→ **Text section**

Faculty Writing: Cyborg Politics and the Philosophy of Action
Danya Glabau wrote “Do Cyborgs have Politics?” for Pax Solaria, a short piece in which she discusses Donna Haraway, cyborgs, privilege and inequality, and what a cyborg politics should look like in the future.
“The politics of cyborgs are the politics of humans. These politics revolve around questions of belonging and difference, production and consumption, waste and renewal, inclusion and exclusion. The politics of cyborgs are also the politics of the planet, and of our non-human planetary companions. They will benefit from an expanded sense of empathy, but they will be harmed by an acceleration of the production of toxic waste from discarded implants. There is no fundamental break between the politics of cyborgs, the politics of humans, and the politics of non-humans, because the complex stories that need to be told about cyborgs involve participants from all three domains. And if, as some contend, cyborgs are the next evolutionary step for Homo sapiens sapiens, then their ethics and history will necessarily encompasses that of the humans which will have given rise to them.”

→ **Excerpted records**
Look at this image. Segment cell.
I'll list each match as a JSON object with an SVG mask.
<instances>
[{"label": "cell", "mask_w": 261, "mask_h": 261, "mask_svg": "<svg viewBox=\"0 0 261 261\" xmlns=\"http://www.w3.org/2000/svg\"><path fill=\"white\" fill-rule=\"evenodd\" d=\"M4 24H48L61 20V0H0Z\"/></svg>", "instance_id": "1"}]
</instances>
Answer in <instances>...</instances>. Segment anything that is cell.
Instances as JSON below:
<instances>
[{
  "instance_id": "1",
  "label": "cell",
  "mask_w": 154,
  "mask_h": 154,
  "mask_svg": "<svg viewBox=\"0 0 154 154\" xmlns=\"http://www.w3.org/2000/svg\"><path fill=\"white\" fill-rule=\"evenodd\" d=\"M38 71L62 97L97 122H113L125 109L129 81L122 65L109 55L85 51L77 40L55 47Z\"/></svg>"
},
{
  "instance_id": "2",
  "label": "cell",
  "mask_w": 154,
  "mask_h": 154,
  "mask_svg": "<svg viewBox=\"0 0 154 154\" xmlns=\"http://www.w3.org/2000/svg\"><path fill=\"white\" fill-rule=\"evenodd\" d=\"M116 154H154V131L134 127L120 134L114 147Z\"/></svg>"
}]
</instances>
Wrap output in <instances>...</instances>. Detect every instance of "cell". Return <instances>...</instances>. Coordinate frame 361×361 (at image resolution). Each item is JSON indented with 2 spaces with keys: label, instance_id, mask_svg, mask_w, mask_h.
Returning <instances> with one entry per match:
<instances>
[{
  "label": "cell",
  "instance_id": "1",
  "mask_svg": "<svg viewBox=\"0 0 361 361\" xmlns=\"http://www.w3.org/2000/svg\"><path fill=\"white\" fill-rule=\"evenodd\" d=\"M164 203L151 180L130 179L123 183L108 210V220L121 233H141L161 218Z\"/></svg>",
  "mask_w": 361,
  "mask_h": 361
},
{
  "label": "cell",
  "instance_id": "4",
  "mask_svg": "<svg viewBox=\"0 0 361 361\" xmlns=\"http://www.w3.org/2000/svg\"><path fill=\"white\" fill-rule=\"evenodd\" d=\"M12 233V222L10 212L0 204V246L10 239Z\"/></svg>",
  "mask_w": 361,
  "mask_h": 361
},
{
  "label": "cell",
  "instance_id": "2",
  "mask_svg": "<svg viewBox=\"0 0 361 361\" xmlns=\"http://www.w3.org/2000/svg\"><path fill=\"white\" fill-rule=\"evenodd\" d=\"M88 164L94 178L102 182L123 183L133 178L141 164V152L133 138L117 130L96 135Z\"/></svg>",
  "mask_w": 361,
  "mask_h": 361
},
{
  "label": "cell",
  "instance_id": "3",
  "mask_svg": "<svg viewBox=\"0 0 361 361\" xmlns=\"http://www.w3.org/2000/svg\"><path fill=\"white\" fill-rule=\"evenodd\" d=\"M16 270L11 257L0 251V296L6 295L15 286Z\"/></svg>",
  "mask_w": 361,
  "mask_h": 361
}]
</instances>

→ **Assignment**
Reproduce verbatim the passage of the cyborg politics text from "Faculty Writing: Cyborg" to "in the future.".

→ **Task result**
Faculty Writing: Cyborg Politics and the Philosophy of Action
Danya Glabau wrote “Do Cyborgs have Politics?” for Pax Solaria, a short piece in which she discusses Donna Haraway, cyborgs, privilege and inequality, and what a cyborg politics should look like in the future.